About the same time he transferred his military connections to the headquarters unit of the 479th Engineering Battalion located in Watertown. It was at this point Brox realized that if he was going increase his rank in the military he would have to take the courses required of regular Army soldiers..
He got a three months leave of absence from Jefferson where he was teaching and signed up for three months at the Army’s Basic Engineer School located at Fort Belvoir, Va. After graduation he returned to the headquarters of the 479th as the battalion’s training officer and resumed his teaching career at Jefferson.
That summer the battalion trained at Fort Drum, close to Watertown near where all the officers in the headquarters unit lived. When the unit went out in the field instead of spending a few days in tents roughing it they snuck out at night and went home.
“It just happened Maj. Gen. George Patton Jr., son of the fabled World War II tank commander, flew into Fort Drum to spend the night with the soldiers of the 479th. When the general woke up the next morning the headquarters staff was no where to be found,” Brox said.
“Patton was hacked and he put the unit on probation. It had a year to shape up or the outfit would have its flag moved to another state. The 800 members of the Reserve Battalion would lose their positions,” he said.
“My boss Gen. Michael Lagana said to me, ‘Do you want to become a battalion commander?’ I told him I did and so he offered me a challenge. If I could motivate the soldiers of the 479th and they passed the Army’s Readiness Test at the end of the year’s probation I would become the battalion commander and be promoted to Lt. colonel.”
Brox got the job done and took over the battalion. Three years later while his outfit was on field maneuvers at Indiantown Gap, Pa. it got hit by a severe thunder and lightening storm.
“There was lots of thunder, rain and high winds. The rain was blowing so hard it was parallel to the ground when the lightening hit. In five minutes i had one person killed and 11 injured by lightening strikes,” he said.
Brox made full colonel shortly after transferring to the 1209th Garrison Command in 1983.
“I was flying in a Huey helicopter to make a command inspection with four of my staff members. We were en route to inspect the 464th Engineer Battalion at Albany, N,Y. flying at 1,500 feet. I was in the command seat between the pilot and copilot.
“The pilot said into my headset, ‘Sir, We’re going down!’
“He went into auto rotation. This slowed our descent pretty well. Problem was, we were drifting toward some high voltage electric lines. If we had hit the lines the copter would have caught fire and blown up,” he said.
“The pilot changed the pitch on the blades, stalled the aircraft and it dropped straight down into a farm’s field. We hit the ground and several of us were injured. When the crew chief opened the door I could smell the nicest manure I’d ever smelled in my life. I realized I was still alive,” Brox said.

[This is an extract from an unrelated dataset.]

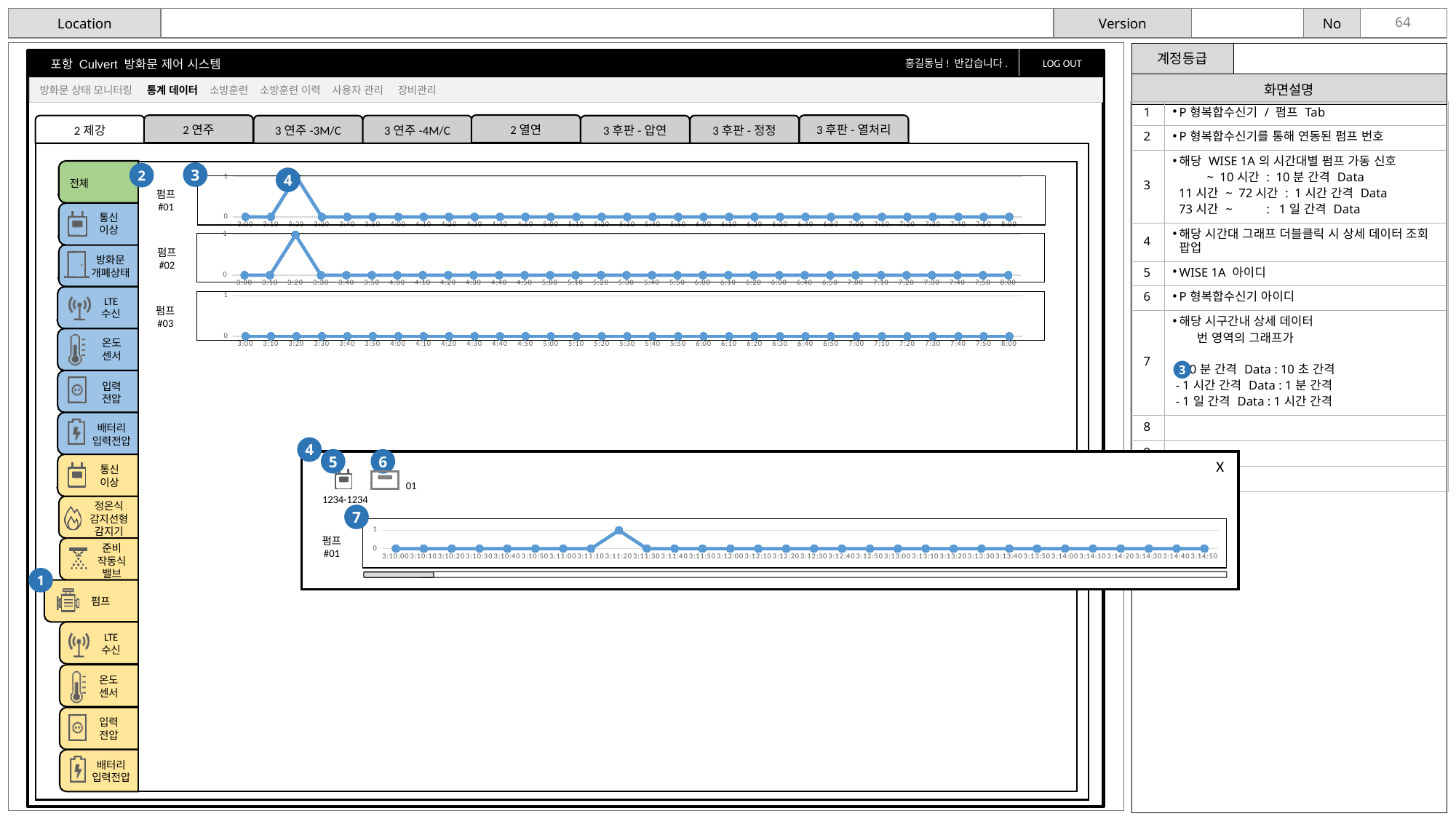
What kind of chart is the 펌프 #01 chart in the upper panel? line chart In the upper 펌프 #01 chart, what is the value at 3:00? 0 In the popup 펌프 #01 chart at the bottom, at which time is the value highest? 3:11:20 In the upper 펌프 #01 chart, what is the value at 3:20? 1 In the popup 펌프 #01 chart at the bottom, what is the value at 3:11:20? 1 In the upper 펌프 #01 chart, at which time is the value highest? 3:20 In the upper 펌프 #01 chart, which is larger, the value at 3:20 or the value at 3:30? 3:20 In the upper 펌프 #01 chart, what is the difference between the value at 3:20 and the value at 3:10? 1 In the 펌프 #02 chart, what is the value at 3:10? 0 In the 펌프 #03 chart, what is the value at 3:20? 0 What is the first time label on the x axis of the popup 펌프 #01 chart at the bottom? 3:10:00 In the 펌프 #02 chart, at which time is the value highest? 3:20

Despite back injures, he got patched up and went back to his command where he served until 1987 when he retired from the Army after 30 years. He and his wife, Carolyn, came to Punta Gorda in 1999. They have two daughters, Sharon is a lawyer in Nashville, Tenn. and Kathy is a school teacher in Arkansas.
Looking back on his 30 year military career, Brox said, “I thought the ‘Citizen-Soldier’ concept was ideal. It was very satisfying. I wouldn’t hesitate to do it again.”
This story was first printed in the Charlotte Sun newspaper, Port Charlotte, Florida on Thursday, May 19, 2011. It is republished with permission.